The task: If site A looses electricity initiate gracefull HA failover of all the virtual machines to site B considering that the hosts are licensed only with vSphere Standard edition (no vMotion).
How to do this:
- Have enough capacity for VMs from site A on hosts at site B
- UPS has to call a script on hosts on site A. An agent from the UPS supplier has to be installed on the hosts or on vSphere Management Assistant that controls the hosts. The script must be run on the hosts itself, it is not possible to execute the script remotely!
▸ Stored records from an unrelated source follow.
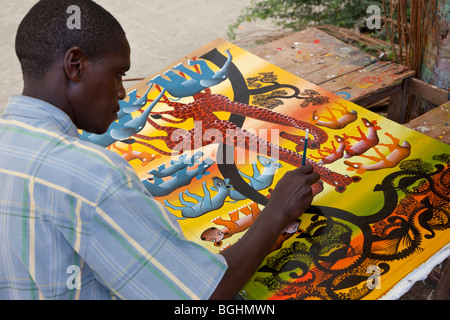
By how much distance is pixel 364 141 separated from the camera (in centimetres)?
164

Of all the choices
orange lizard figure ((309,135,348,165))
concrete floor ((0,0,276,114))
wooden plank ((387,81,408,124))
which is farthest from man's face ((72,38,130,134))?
concrete floor ((0,0,276,114))

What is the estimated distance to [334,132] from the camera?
169 centimetres

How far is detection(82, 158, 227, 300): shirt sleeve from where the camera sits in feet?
3.27

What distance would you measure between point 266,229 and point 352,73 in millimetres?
980

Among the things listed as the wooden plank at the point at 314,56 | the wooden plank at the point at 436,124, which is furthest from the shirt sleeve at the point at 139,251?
the wooden plank at the point at 314,56

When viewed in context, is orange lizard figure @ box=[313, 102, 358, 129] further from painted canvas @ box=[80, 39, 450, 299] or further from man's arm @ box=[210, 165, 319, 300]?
man's arm @ box=[210, 165, 319, 300]

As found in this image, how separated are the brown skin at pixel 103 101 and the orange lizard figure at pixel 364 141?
412 millimetres

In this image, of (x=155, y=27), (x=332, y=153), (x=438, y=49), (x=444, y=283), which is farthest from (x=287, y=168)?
(x=155, y=27)

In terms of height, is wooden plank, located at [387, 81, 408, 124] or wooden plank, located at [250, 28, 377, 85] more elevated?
wooden plank, located at [250, 28, 377, 85]

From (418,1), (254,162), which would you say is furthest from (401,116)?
(254,162)

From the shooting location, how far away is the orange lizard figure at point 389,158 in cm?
155

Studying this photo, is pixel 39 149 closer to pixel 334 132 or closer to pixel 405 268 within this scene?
pixel 405 268

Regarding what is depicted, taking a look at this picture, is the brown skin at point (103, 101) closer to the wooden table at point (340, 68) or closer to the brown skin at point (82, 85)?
the brown skin at point (82, 85)

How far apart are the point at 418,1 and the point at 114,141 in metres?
1.18
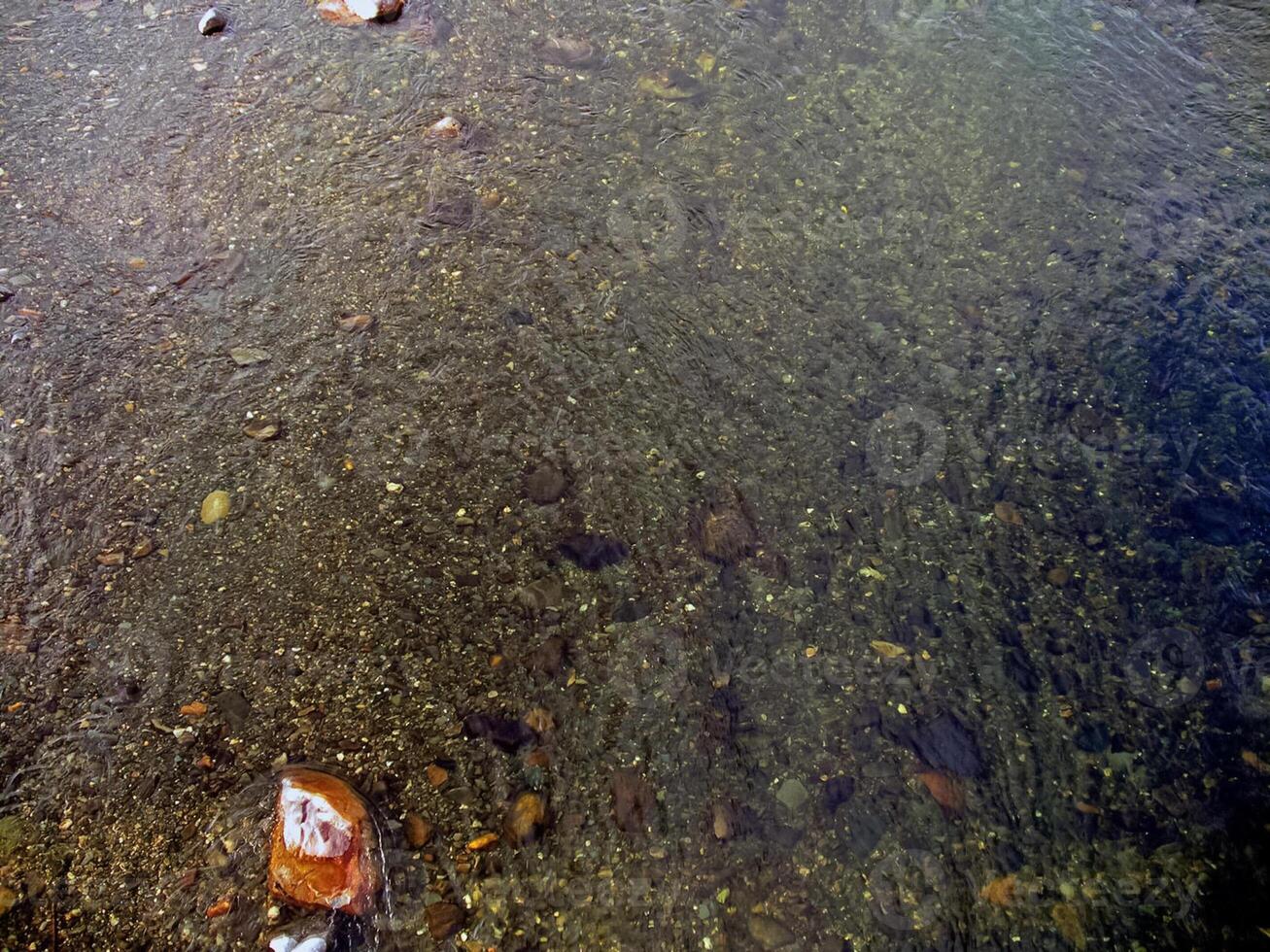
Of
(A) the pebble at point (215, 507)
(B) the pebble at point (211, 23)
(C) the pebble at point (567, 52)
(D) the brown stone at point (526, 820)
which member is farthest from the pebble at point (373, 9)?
(D) the brown stone at point (526, 820)

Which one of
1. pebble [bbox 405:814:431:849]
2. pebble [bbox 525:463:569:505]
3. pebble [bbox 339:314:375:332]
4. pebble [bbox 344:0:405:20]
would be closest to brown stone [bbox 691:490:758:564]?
pebble [bbox 525:463:569:505]

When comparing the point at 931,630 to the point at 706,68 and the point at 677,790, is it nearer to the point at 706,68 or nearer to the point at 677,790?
the point at 677,790

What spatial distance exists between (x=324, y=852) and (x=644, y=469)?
2.95 ft

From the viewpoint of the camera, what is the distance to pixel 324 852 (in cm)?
146

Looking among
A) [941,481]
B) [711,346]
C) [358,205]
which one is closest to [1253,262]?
[941,481]

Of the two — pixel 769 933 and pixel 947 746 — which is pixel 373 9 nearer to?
pixel 947 746

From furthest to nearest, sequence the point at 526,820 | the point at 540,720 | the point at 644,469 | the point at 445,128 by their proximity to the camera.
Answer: the point at 445,128, the point at 644,469, the point at 540,720, the point at 526,820

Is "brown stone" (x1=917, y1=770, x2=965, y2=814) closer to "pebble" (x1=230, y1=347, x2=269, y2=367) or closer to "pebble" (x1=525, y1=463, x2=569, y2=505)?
"pebble" (x1=525, y1=463, x2=569, y2=505)

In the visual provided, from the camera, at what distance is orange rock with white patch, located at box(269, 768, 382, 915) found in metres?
1.45

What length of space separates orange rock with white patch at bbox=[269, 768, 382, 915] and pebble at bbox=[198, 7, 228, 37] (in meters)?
2.19

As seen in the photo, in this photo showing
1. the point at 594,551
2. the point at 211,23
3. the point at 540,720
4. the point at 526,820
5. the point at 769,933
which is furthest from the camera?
the point at 211,23

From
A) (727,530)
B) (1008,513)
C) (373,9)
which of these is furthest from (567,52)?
(1008,513)

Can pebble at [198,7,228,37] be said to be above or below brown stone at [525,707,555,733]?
above

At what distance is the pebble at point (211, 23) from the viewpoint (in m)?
2.72
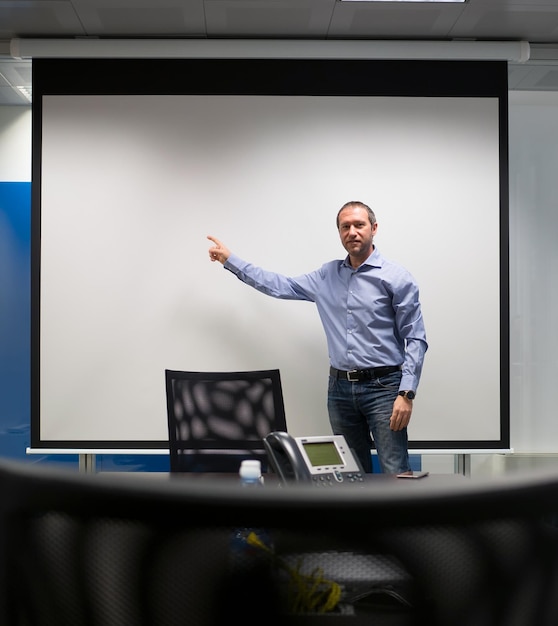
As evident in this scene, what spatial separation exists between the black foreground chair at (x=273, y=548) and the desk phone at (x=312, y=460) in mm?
1296

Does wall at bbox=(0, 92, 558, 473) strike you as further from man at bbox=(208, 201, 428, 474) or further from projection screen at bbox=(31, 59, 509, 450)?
man at bbox=(208, 201, 428, 474)

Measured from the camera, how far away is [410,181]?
3.97m

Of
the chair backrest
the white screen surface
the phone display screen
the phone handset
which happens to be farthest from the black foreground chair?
the white screen surface

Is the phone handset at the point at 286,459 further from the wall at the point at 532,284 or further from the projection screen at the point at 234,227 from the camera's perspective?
the wall at the point at 532,284

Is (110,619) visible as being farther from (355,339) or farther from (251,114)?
(251,114)

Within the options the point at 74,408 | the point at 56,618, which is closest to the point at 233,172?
the point at 74,408

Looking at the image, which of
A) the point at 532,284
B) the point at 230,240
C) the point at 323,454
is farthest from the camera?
the point at 532,284

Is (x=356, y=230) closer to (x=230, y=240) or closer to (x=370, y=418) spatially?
(x=230, y=240)

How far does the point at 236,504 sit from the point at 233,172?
3579mm

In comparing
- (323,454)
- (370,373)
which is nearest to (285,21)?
(370,373)

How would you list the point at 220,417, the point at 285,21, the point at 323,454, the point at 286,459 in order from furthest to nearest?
the point at 285,21 < the point at 220,417 < the point at 323,454 < the point at 286,459

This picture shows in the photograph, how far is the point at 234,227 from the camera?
3953 millimetres

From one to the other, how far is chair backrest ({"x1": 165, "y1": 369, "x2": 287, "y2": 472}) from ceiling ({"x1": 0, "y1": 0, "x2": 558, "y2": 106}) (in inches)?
81.7

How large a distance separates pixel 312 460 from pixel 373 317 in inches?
60.3
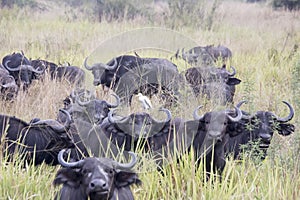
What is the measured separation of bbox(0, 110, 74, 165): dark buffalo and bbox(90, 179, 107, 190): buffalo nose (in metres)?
2.18

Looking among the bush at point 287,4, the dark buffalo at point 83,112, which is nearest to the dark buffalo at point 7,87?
the dark buffalo at point 83,112

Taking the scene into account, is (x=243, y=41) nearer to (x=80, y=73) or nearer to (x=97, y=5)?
(x=80, y=73)

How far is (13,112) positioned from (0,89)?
126 cm

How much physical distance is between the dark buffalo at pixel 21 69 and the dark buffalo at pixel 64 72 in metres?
0.15

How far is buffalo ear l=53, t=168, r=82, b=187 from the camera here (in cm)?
429

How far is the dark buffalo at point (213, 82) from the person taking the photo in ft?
28.3

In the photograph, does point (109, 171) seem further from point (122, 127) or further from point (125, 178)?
point (122, 127)

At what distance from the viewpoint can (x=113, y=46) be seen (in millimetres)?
12828

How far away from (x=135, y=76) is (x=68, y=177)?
594 centimetres

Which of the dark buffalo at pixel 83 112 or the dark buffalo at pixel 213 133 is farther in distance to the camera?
the dark buffalo at pixel 83 112

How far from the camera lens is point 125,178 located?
438 centimetres

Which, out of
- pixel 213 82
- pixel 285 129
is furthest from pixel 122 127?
pixel 213 82

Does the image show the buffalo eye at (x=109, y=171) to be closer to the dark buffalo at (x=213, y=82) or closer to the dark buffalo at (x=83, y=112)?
the dark buffalo at (x=83, y=112)

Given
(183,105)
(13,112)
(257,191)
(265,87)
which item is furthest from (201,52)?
(257,191)
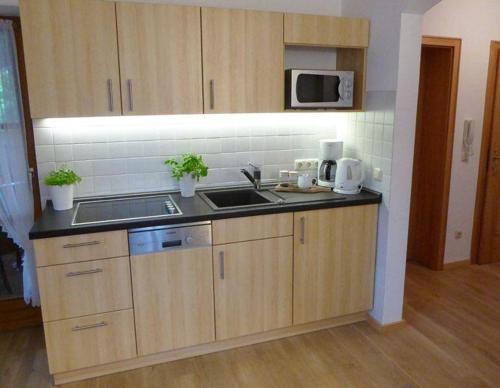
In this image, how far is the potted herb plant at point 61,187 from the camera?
2570 millimetres

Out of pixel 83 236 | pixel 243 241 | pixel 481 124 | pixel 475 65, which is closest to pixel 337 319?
pixel 243 241

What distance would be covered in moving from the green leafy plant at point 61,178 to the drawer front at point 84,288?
1.84ft

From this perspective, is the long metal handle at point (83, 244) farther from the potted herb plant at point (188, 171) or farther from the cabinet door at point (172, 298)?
the potted herb plant at point (188, 171)

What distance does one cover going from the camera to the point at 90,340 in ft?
7.90

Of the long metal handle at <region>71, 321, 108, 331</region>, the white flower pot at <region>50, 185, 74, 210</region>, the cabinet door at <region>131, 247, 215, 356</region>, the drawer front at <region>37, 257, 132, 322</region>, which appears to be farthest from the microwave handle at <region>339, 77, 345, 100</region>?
the long metal handle at <region>71, 321, 108, 331</region>

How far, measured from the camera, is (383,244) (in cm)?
288

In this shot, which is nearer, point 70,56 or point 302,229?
point 70,56

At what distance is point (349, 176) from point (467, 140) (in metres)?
1.60

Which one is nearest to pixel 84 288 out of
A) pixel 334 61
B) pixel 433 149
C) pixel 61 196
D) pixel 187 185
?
pixel 61 196

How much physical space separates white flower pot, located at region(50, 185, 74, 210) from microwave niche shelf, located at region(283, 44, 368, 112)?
1.49 m

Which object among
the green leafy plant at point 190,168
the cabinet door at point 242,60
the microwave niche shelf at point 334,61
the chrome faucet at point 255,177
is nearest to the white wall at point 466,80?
the microwave niche shelf at point 334,61

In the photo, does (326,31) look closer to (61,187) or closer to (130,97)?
(130,97)

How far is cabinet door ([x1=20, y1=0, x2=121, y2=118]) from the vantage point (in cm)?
228

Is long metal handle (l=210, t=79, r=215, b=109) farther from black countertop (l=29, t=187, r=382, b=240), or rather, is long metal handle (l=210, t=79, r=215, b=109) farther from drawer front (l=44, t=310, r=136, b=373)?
drawer front (l=44, t=310, r=136, b=373)
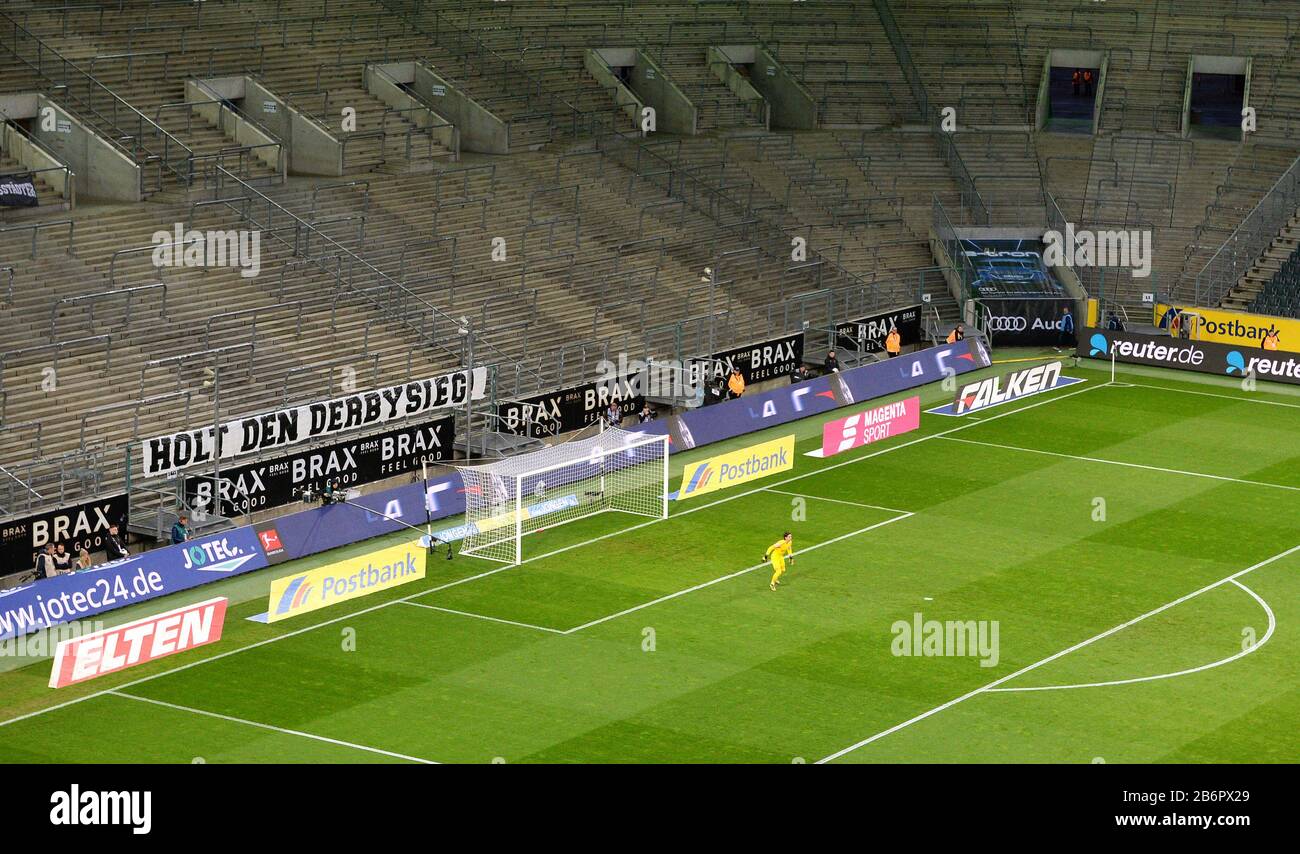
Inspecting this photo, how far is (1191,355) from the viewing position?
62469 millimetres

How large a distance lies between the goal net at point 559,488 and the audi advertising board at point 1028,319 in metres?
19.0

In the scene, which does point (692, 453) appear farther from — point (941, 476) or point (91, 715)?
point (91, 715)

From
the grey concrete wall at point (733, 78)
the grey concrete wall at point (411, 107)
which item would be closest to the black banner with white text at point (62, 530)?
the grey concrete wall at point (411, 107)

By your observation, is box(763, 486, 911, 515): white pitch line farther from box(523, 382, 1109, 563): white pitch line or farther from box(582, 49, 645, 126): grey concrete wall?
box(582, 49, 645, 126): grey concrete wall

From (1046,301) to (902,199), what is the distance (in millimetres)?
8527

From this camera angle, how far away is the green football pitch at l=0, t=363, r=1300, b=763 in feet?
109

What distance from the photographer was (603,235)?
62.8 m

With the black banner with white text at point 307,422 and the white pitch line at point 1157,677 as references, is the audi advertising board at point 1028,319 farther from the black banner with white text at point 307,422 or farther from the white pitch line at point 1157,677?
the white pitch line at point 1157,677

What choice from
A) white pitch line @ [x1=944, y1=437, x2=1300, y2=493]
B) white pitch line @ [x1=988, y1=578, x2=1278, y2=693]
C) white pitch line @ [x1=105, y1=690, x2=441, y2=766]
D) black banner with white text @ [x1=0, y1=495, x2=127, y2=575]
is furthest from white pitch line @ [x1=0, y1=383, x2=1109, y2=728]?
white pitch line @ [x1=988, y1=578, x2=1278, y2=693]

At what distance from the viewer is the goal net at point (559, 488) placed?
1752 inches

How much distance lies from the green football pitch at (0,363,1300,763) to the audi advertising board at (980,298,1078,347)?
14.2 metres

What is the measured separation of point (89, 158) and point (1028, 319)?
97.1 feet

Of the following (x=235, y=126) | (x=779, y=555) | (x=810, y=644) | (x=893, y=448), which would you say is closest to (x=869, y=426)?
(x=893, y=448)
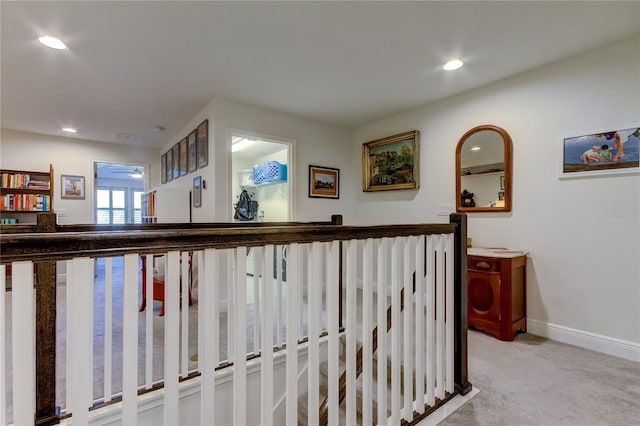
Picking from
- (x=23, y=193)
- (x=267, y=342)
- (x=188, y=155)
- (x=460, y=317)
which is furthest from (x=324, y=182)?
(x=23, y=193)

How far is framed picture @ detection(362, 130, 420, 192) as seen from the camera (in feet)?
12.0

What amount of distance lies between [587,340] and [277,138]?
3.53 metres

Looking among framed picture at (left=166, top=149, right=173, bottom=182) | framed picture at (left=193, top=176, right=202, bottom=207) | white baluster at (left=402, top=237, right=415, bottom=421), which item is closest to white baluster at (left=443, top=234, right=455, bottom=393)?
white baluster at (left=402, top=237, right=415, bottom=421)

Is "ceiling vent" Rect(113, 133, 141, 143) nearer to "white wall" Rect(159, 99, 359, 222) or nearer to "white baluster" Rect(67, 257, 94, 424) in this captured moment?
"white wall" Rect(159, 99, 359, 222)

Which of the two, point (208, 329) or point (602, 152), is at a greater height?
point (602, 152)

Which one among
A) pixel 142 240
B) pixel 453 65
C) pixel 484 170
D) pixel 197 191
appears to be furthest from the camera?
pixel 197 191

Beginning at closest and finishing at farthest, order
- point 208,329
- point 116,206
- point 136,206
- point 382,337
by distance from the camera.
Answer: point 208,329
point 382,337
point 116,206
point 136,206

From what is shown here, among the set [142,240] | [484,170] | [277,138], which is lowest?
[142,240]

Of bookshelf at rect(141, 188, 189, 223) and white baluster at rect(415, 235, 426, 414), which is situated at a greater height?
bookshelf at rect(141, 188, 189, 223)

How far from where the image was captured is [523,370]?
2047 mm

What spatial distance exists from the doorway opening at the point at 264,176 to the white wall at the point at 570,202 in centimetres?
268

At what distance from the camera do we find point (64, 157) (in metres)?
4.91

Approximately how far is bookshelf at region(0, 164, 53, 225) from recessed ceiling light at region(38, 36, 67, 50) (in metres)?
3.21

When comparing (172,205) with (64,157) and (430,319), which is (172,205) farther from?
(430,319)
- The script is quite simple:
esxcfg-vswif -D
sleep 180
esxcfg-vswif -E
- Set HA isolation response to shut down
How it works? The first command disconects all network interfaces from the service console. This creates isolation of the host, because the heartbeat to other hosts or gateway is lost. After while the HA on the host shuts down the guest VMs. This is gracefull shutdown (if VMware Tools are installed) and takes some time, therefore the sleep command. In this case the sleep command waits 3 minutes. When the other hosts on site B detect the loss of heartbeat they try to restart the machines. They have to wait till the SCSI locks on VM files are released. The sleep time has to be long enough for all the guest machines to be shut down so the other hosts still detect the loss of heartbeat and the SCSI lock is released. Finaly the service console network interfaces are restored and the host can be shut down (either by the UPS agent or with shutdown -h now command.